The trading day was flat today, but I still saw some gains today. The suspicions and cautions I indicated yesterday seem to be coming to fruition.

CVX had a positive day, but because of market a large number of bears earlier on it dropped a fare amount. It wasn't until later in the day that the bulls charged in to bring back a gains. Unfortunately, there were not enough bulls in the options market to raise my Call Option back into the green for the day.

Although FPL had a similar trading day, it successfully closed up in the options market. This provides me with a minor gain. Also, on this trading day, FPL opened and closed above the same resistance trend line that it broke above yesterday. This is added support that it may finally be out of the down trend. There is still one more resistance trend line for it to break over. This has about 3 or 4 days to make it happen. But since Thursday is a holiday, the market will be closed. As a result, I suspect the true direction of FPL won't be identifiable until next week Tuesday.

MU put in a Doji candlestick today. These candlesticks usually suggest a change of direction. However, this has occurred after a bounce and it is short of the high of the most recent pull back. This candlestick was also put in above the most recent resistance trend line. The volume was below average and all of the indicators conflict with each other. The only thing I can do is wait for tomorrow and see if it continues to remain above the resistance.

Finally is the Silver ETF, SLV. It pulled back hard but worked it's way back up for a small loss today. The trading volume was heavier than average and the indicators suggest potential exhaustion.

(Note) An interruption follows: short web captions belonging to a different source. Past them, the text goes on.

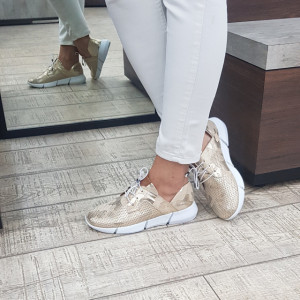Pantofi dama PC1058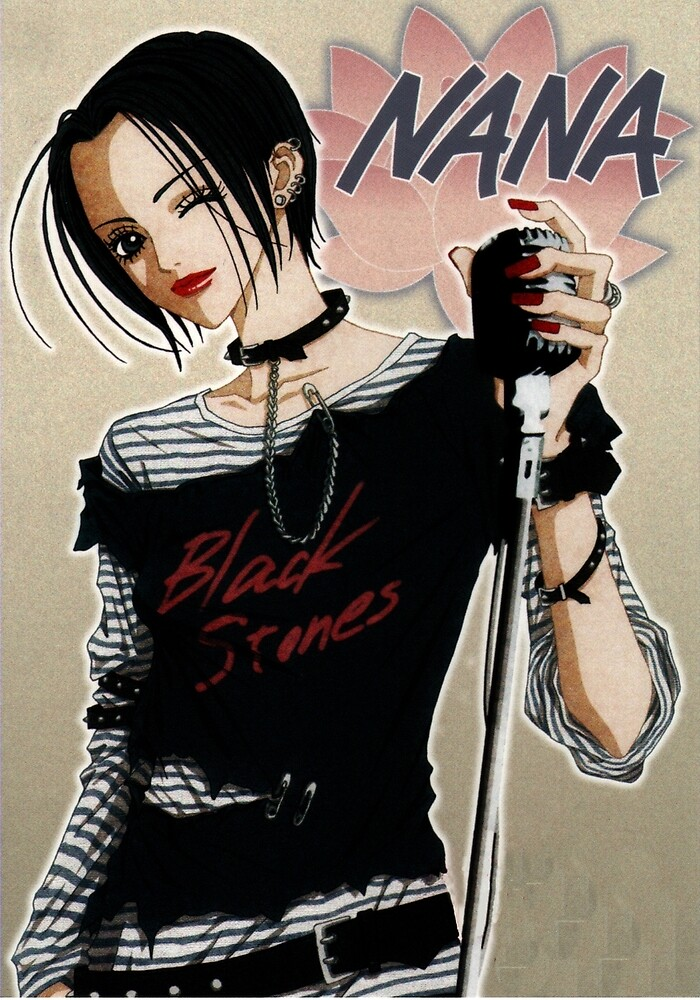 Nana Osaki  by raw95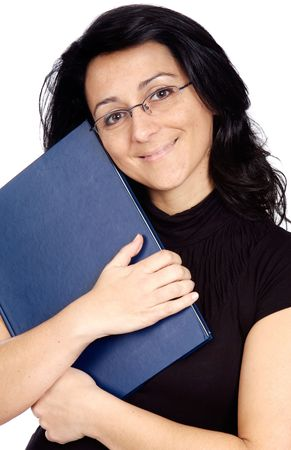 Woman whit book and glasses a over white background photo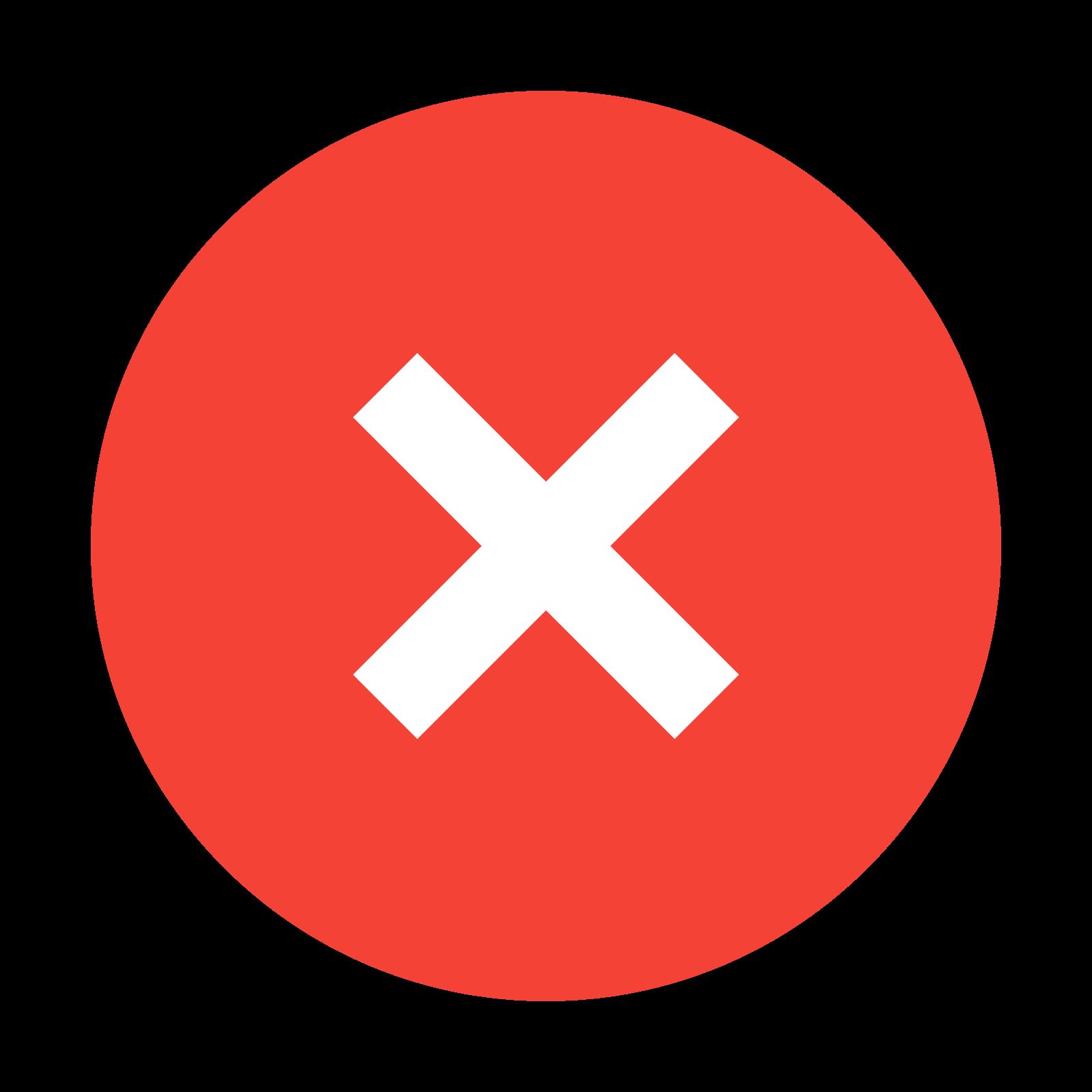 取消 icon. The icon is a common symbol for expressing denial of permission. It consists of a circle with a large X in the center of it, symbolizing the cancellation of an already-running action.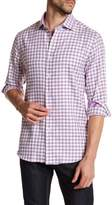 James Tattersall Classic Fit Plaid Shirt
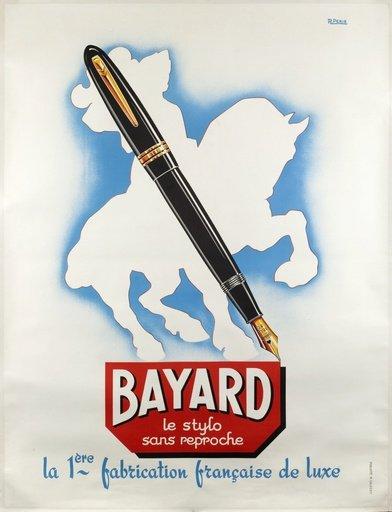 """Bayard le stylo sans reproche la 1ère fabrication française de luxe"""""""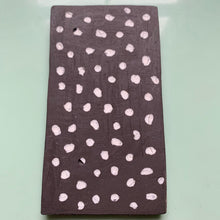 black stoneware clay tile with spotted porcelain finish - Claire de Lune for Margate Tile Makers - Handmade Tiles // Margate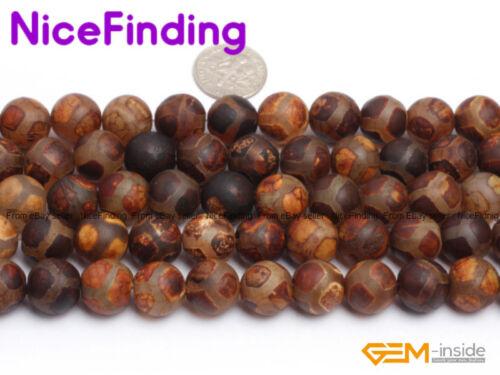 "Natural Round Tibetan DZI Wood Agate Gemstone Loose Beads For Jewelry Making 15/"""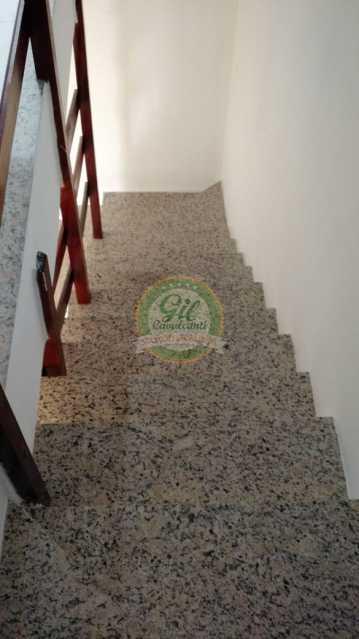 Acesso ao 2º Pavimento - Casa em Condominio Tanque,Rio de Janeiro,RJ À Venda,2 Quartos,81m² - CS2189 - 12
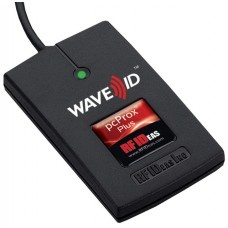 RDR-6081AK0 PCPROX HID ENROL USB CDC READER (USB VIRTUAL COM)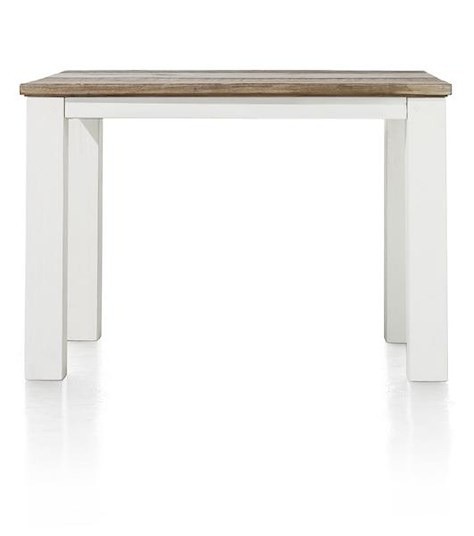 Tibro, table 130 x 90 cm-1
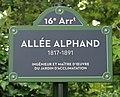 Allée Alphand, jardin d'acclimatation, Paris 16e.jpg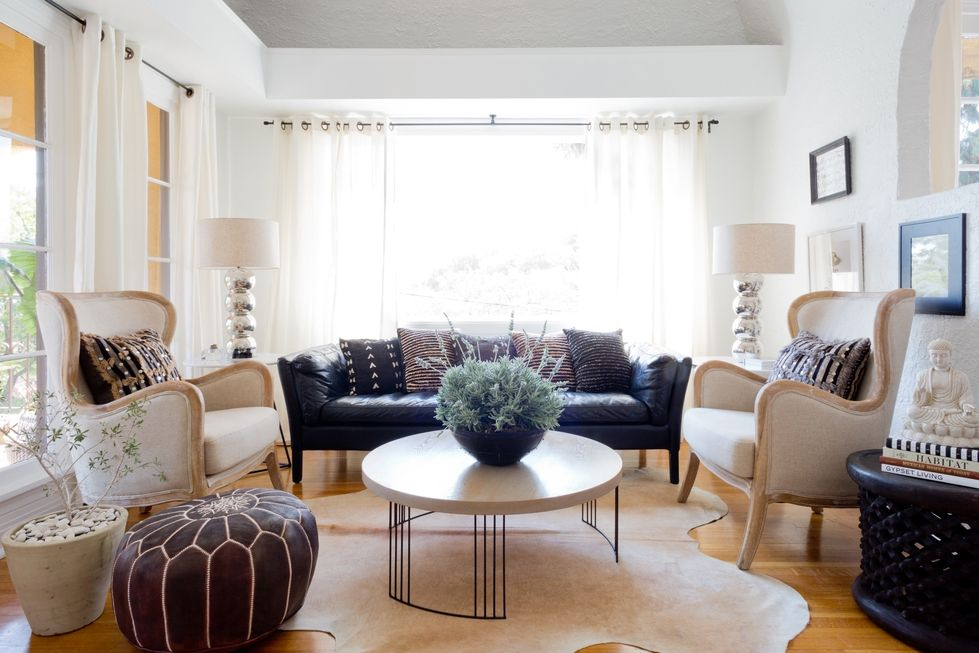 Modern Eclectic Design for a 1920's Spanish Style Bungalow ...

There are a total of 4 supporting trend lines below it. Two inclining and two horizontal. In my opinion, the lowest of the two horizontal support levels ($17.42) is the most reliable indicator of future direction. If it bounces off of that one with some volume in the next 5 to 10 days, then I think it has a good chance of going for $20+ by the end of the year.

I have a few prognostications. S, PCS, and GLD.

S and PCS both were on the same list as MU. Since getting into MU, S has done much better. It has ralllied from just under $3 to just under $4. Currently that seems to be a point of resistance for it. In it's rally it has created a bullish trend line that suggests that it could pull back to about $3.50. After that it will attack the $4 resistance level again. I will be paper trading this in the options market, as it is a non-dividen paying stock.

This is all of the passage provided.